A Message for Anna

He: We have a message for Anna.

She: It’s not one that we can simply speak. Because Anna sometimes doesn’t even know who she is. Not that she is mentally incapable. Not that she has some type of ailment or handicap.

He: Anna is simply not easily found.

She: But she’s there.

He: We try not to think about her most of the time.

She: But she can’t help herself. She’s Anna. That will never change.

He: She lives in a town not too far from here.

She: Closer than you may know. She grew up in a fine Christian home. Mom taught Sunday School, and Dad attended worship every now and then. He was a very busy man: a business man . . . business was his life, and life was the exception. He had mouths to feed and bills to pay. He cussed over the phone about missed deadlines and failed objectives.
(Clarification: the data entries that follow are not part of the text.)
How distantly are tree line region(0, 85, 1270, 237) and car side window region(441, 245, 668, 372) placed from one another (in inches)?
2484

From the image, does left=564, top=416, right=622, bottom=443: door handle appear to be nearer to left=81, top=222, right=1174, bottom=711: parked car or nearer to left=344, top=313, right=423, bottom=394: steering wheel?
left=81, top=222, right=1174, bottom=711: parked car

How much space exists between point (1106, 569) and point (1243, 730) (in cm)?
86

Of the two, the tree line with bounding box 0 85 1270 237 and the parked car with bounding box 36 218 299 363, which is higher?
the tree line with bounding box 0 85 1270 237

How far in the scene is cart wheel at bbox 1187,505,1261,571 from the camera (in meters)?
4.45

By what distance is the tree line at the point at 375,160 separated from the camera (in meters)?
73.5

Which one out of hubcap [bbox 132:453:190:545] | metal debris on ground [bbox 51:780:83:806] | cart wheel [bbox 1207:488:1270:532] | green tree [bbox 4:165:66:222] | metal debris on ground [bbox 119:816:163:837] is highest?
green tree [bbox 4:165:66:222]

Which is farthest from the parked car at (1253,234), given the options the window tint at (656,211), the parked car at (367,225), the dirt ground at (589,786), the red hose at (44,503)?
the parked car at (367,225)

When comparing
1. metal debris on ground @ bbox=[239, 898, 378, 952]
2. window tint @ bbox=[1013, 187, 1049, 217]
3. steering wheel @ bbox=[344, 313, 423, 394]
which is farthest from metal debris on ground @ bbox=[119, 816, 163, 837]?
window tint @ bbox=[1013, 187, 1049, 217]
He was, in business lingo, “driven.”

He (as Dad on the phone): I don’t care how many times you’ve called him. Call him again! He’s got to change his mind about this. Visit his office. Woo him! Bend down and kiss his shoes. (Listening.) I understand that, but you’d better understand this: He’s a six-figure account, and if we lose him, don’t come crying to me when you see a pink slip. Call me first thing in the morning.

She (as Anna): Dad, I did it. I won first place in the poetry contest!

(She goes to embrace him, but he turns his back to her and speaks unemotionally.)

He: That’s great, Honey. Go show your mom. By the way, weren’t you supposed to clean up the living room on Tuesday? It’s a mess.

She (as narrator): And so Anna picked up the newspapers and vacuumed to the moon, but nothing on earth was to his liking. Words that were sterile and sharp pierced her.

He (as Dad): I don’t see how you can expect to grow up if you keep treating things like a child.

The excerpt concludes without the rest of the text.